The fetus/infant - mother as a co-evolving dyadic system and the development of attachment styles: an active inference perspective
Article excerpt
The mother, fetus/infant dyad constitutes a uniquely asymmetric biological and psychological system whose co-evolutionary dynamics we propose are most coherently understood within the Active Inference Framework (AIF). We hypothesize that the development of attachment styles emerges from the progressive construction of…
The mother, fetus/infant dyad constitutes a uniquely asymmetric biological and psychological system whose co-evolutionary dynamics we propose are most coherently understood within the Active Inference Framework (AIF). We hypothesize that the development of attachment styles emerges from the progressive construction of a generative model in the fetus and infant, shaped by the precision and content of predictions learned through early dyadic interactions, beginning already during the gestational period.
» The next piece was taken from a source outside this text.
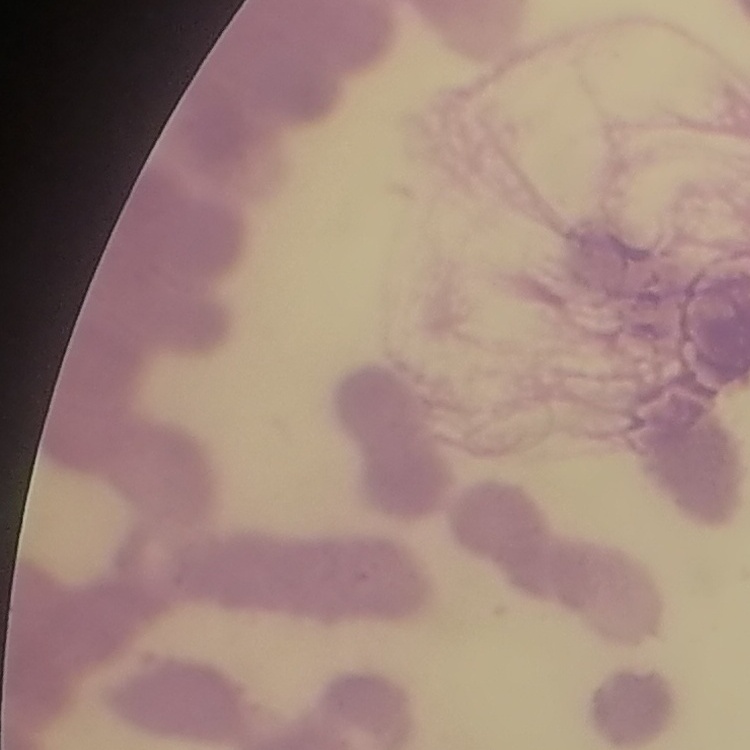

The red blood cells exhibit rouleaux formation. Square crop of a larger photomicrograph. Thin peripheral smear. Field's or Giemsa stain.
Drawing on the Free Energy Principle and its neuroscientific and mathematical foundations, we propose that internal working models (IWM), as originally conceived in attachment theory, are best reinterpreted as hierarchical generative models that develop through reciprocal inferential exchanges across the Markov blankets of two asymmetrically coupled agents: the mother and the fetus/infant. The quality and consistency of maternal caregiving determines the precision of the infant’s predictions, which in turn organizes the attachment system along the axes of security and behavioral organization. This framework integrates neurobiological, epigenetic, cognitive, and developmental perspectives under a single first-principles account, offers novel testable predictions, and opens new directions for clinical translation, particularly regarding early intervention and intergenerational transmission of attachment.